*SUPPLIED PASSAGE*
"""

Israel launched three back-to-back airstrikes in the southern and central Gaza Strip on Tuesday afternoon, killing at least six Palestinian gunmen, medical officials said. Four of the dead were militants of the al-Quds Brigades, the armed wing of the radical Islamic Jihad faction, whose car took a direct hit from an Israeli missile as it was moving down a Khan Younis street, witnesses said. Two more Palestinian militants, one of them also of the Islamic Jihad, were killed and at least two others wounded in a second and third airstrike on a car and a group of gunmen in the area of nearby town of Deir el-Balah, in the central Gaza Strip, Gaza emergency services chief Mo'aweya Hassanein said. An Israeli army spokeswoman confirmed all three air strikes.
She was not immediately able to give details and confirm reports that the militants were involved in rocket and mortar attacks against Israel. The airstrikes come as Israel and the radical Islamic Hamas movement ruling Gaza came just before a news bulletin report from Cairo in which Egypt's state news agency MENA cited officials as saying an Egyptian-brokered truce in the Gaza between Israel and Hamas had been reached.
Egypt said the truce would start Thursday. However, Hamas declined to immediately confirm the Egyptian report. Spokesman Fawzi Barhoum said Hamas would hold talks with other Palestinian factions in the Gaza Strip Tuesday night, and make an announcement only after those talks. Earlier, Barhoum had reported progress in the talks, which he called "positive," and said a deal could be reached "soon."A delegation of Palestinian President Mahmoud Abbas' Fatah party, meanwhile, arrived in Gaza from Ramallah on Tuesday.

"""

*CHECK YOUR UNDERSTANDING*
1. Answer these from the Gaza airstrikes report:
(a) At least how many Palestinian gunmen were killed?
(b) On what day did Egypt say the truce would start?
(c) What is the name of the Hamas spokesman?
2. Swap "truce" for "ceasefire" and write out the Gaza airstrikes report from "She was not" to "had been reached.".
3. Write the next part of the news report on the Gaza airstrikes, picking up after its last sentence.

*LISTED RECORDS*
"""

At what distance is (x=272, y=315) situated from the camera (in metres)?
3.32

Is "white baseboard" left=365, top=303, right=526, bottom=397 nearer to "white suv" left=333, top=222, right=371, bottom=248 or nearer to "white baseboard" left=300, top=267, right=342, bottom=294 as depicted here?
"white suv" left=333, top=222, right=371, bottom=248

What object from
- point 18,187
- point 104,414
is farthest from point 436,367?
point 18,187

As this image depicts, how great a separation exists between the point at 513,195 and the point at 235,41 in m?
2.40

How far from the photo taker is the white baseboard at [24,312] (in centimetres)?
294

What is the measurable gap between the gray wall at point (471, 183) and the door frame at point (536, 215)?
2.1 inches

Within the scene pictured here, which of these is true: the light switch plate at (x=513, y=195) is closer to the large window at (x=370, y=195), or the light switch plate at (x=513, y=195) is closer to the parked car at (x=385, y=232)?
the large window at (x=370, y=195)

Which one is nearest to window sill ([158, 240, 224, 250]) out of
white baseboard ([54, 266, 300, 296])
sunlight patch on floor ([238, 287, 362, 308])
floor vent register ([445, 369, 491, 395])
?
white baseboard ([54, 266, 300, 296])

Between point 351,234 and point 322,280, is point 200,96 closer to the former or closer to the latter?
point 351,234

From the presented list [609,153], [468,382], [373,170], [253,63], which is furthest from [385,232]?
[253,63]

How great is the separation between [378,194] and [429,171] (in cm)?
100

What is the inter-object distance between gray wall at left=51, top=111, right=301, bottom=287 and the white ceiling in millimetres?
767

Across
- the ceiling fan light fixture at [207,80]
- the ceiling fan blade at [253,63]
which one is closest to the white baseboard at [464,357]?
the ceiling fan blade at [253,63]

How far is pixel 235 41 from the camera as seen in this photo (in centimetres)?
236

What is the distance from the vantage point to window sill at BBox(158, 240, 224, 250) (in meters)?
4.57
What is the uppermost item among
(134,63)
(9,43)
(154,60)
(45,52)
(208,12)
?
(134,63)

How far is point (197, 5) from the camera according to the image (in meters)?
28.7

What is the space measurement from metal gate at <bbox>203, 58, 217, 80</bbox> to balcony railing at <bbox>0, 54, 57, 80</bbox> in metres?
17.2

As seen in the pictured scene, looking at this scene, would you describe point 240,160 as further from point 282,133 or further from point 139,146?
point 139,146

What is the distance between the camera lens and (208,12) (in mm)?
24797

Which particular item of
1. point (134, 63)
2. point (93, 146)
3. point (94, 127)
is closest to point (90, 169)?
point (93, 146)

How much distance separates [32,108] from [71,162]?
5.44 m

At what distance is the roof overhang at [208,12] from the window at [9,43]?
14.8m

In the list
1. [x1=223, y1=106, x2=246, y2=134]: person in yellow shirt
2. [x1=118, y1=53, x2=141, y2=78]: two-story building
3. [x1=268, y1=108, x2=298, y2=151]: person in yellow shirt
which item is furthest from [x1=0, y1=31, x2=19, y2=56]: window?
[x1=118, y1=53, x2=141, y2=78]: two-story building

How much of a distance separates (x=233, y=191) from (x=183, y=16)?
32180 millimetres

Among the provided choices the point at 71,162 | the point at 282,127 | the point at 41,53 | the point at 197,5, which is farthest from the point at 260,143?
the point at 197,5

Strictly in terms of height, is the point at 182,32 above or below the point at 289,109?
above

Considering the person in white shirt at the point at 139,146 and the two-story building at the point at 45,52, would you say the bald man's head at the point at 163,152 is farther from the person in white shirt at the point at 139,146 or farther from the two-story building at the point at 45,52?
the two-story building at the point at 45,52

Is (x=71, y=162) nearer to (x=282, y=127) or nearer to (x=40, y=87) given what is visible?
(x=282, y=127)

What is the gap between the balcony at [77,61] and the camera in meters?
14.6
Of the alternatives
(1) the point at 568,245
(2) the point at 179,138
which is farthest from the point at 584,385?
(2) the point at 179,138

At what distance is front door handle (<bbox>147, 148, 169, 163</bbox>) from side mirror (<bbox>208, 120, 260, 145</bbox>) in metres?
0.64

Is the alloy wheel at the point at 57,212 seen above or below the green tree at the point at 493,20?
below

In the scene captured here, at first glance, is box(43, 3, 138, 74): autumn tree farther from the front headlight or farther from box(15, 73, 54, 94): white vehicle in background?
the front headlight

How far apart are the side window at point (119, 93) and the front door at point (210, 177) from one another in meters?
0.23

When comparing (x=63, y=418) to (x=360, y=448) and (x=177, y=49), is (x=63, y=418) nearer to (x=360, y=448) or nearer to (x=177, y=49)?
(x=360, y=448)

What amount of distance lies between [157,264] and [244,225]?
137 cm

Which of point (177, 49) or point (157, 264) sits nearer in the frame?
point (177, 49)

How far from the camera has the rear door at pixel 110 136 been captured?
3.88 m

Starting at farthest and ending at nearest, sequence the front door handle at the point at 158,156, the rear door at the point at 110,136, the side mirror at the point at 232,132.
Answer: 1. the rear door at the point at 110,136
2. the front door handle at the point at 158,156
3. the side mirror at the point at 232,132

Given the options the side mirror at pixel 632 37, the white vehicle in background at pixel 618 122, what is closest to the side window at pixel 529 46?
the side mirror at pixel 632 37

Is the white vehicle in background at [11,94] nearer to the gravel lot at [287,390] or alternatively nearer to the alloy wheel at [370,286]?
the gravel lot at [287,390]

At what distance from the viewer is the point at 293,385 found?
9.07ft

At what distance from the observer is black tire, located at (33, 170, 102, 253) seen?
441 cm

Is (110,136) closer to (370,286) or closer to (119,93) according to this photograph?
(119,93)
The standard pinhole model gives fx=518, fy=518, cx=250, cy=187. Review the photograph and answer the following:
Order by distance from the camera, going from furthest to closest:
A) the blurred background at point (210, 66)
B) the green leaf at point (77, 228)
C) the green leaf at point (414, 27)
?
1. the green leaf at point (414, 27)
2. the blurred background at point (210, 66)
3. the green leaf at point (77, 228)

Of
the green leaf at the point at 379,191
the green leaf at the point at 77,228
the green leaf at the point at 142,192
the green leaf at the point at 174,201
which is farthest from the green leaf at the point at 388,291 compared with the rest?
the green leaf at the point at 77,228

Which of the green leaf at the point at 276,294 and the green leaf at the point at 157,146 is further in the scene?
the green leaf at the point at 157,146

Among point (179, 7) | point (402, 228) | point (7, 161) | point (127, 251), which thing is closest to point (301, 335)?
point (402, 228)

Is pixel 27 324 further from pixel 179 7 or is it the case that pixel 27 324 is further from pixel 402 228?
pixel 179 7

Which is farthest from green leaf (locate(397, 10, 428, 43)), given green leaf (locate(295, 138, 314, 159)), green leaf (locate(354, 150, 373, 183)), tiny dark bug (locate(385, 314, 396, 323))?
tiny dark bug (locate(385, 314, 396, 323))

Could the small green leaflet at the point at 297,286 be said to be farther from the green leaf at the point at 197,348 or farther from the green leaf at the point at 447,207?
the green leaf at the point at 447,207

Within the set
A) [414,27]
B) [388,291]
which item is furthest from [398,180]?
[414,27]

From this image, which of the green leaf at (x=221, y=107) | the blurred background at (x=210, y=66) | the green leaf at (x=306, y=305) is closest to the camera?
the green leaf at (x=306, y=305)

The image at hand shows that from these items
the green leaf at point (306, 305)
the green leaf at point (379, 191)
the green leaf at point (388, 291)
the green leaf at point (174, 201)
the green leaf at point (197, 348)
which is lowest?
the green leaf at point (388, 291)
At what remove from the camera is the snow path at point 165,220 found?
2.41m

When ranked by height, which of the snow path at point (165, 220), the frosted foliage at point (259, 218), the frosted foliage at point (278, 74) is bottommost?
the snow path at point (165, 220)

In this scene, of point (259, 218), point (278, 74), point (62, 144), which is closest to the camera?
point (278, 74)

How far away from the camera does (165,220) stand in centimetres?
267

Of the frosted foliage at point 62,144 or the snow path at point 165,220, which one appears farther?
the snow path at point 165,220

"""

*PER-TASK ANSWERS*
1.
(a) Six
(b) Thursday
(c) Fawzi Barhoum

2.
She was not immediately able to give details and confirm reports that the militants were involved in rocket and mortar attacks against Israel. The airstrikes come as Israel and the radical Islamic Hamas movement ruling Gaza came just before a news bulletin report from Cairo in which Egypt's state news agency MENA cited officials as saying an Egyptian-brokered ceasefire in the Gaza between Israel and Hamas had been reached.

3.
It was the first visit by a Fatah delegation since Hamas one year ago violently seized sole control of the Strip from Abbas' rival Fatah faction, by ousting security forces loyal to the president. A Fatah official said the delegation was to prepare the ground for a resumption of talks between Hamas and Fatah, which had cut off ties following the Gaza take-over. Ahmed Abdel Rahman, Fatah spokesman in the West Bank told reporters that his movement "doesn't oppose" holding meetings between Fatah and Hamas leaders in Gaza. But he said Abbas delegated the two Fatah leaders to visit Gaza to initially hold talks with other, local Fatah leaders in the Strip. "Hamas is facing a difficult test. It must choose between ending the internal split, which will eventually destroy the Palestinian dreams, or restore the national unity," said Abdel Rahman.